→ **What this task involves**: In the book post below, what is the title of the memoir?

→ **Extract provided**:

+--

In the words of Snoop Dogg, greetings loved ones! I'm super excited tonight because I have an awesome discovery to share with you. I recently sat down to interview a brand spankin' new author from Pittsburgh who wrote a super funny memoir entitled Going Back for Thirds. If a reference helps, she wants to reader to think of her as a fat Carrie Bradshaw (you know, if Michael Kors made dresses in size 102!) The story chronicles her mishaps as a rotund serial dater from adolescence to adulthood as she struggles with her weight between juggling dozens of Romeos (who were really more like Randies)… my favorite chapters involve the boyfriend who ate the skin off of the bottom of his feet, the one who mistook her mother’s boudoir for theirs and the one who turned out to be gay. Below are some of the more - ahem - colorful moments from this hysterically funny book:
Mole vs. Aj From Detroit
There, in that forgotten little shack underneath the expressway, was where I lost my virginity.
I vividly recall doing the deed on his little brother’s Sesame Street blanket as the cars above zoomed by. When we finished, I sat up and looked around.
“I thought that was going to hurt,” I said.
“I was gentle, wasn’t I?” he smirked, with a shit-eating grin on his face.
I smiled. “It was good.”
I never let on that I was embarrassed for him. It was just my luck that I had found a guy with a penis the size of a cocktail weenie. Of course it didn’t hurt – it was like masturbating with a fun-size Tootsie Roll.
Fancypants
“I made reservations at Benihana, baby,” he greeted me as he arrived at my house for date night.
I was in the midst of getting dressed and was desperately trying to tuck my fat ass into my “skinny” Daisy Fuentes jeans. They became a steel trap and made my horribly distended muffin top rise like baking bread. I jumped up and down, trying to get them to stretch out.
“Great!” I said, a little too enthusiastically. Like I needed deep fried tempura shrimp on a bed of mayonnaise. “Let me call Sarah and tell her to get ready.”
Fancypants’ smile faded. “Babe, please don’t take this offensively, but I’d like to go out alone tonight.”
I stopped jumping about and started doing lunges. “So I’m not going either?”
“No, no, not that. I want to be alone with you,” he explained. “We haven’t gone anywhere without your friend in a month.”
Sensing that the lunges weren’t stretching out my jeans, I proceeded to sit on the floor and stretched down toward my toes. I was losing the battle against the denim.
“But I told her we’d hang out…tonight… I can’t…cancel now,” I huffed, my head buried in my boobs, while I hopelessly tried to touch my feet.

+--

→ **Source excerpt**:
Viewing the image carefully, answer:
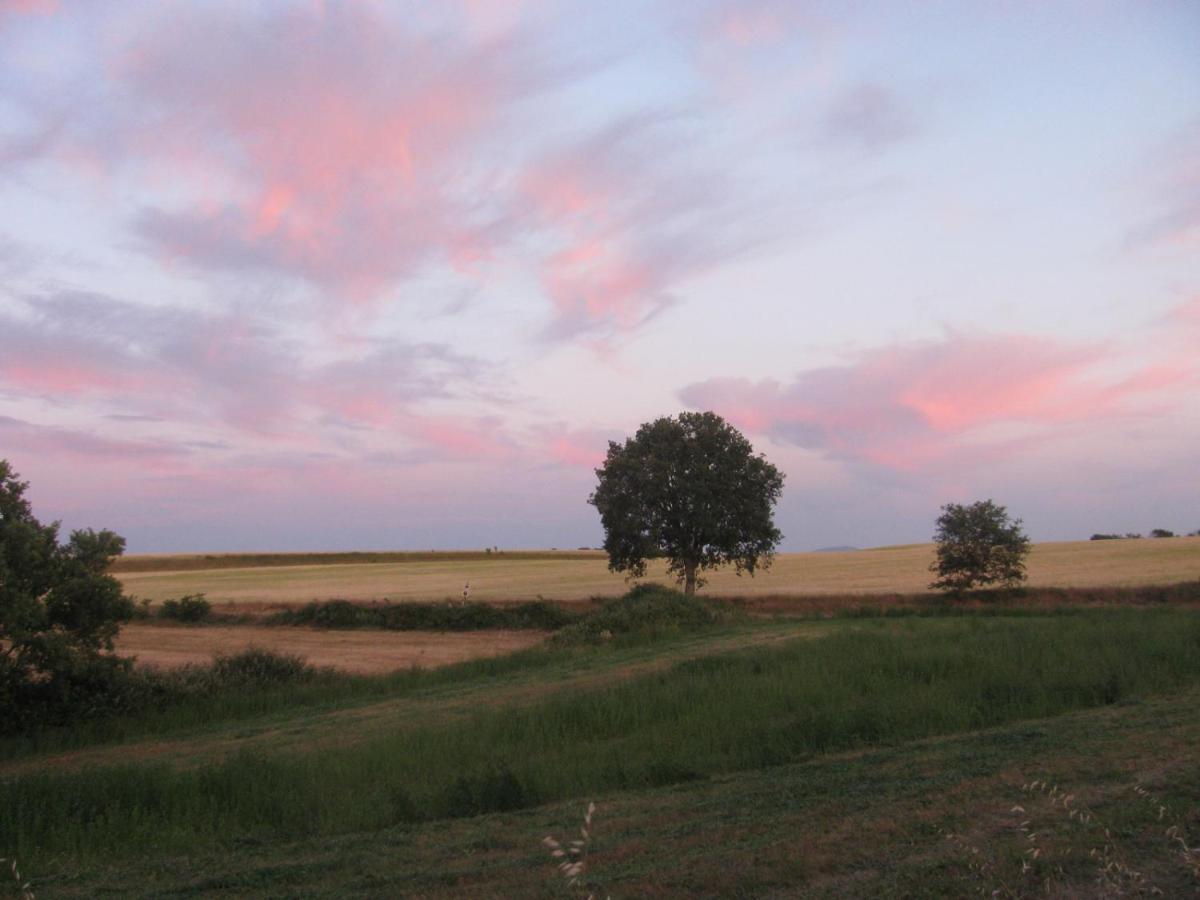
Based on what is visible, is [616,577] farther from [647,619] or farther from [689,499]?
[647,619]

+--

→ **Completed task**: Going Back for Thirds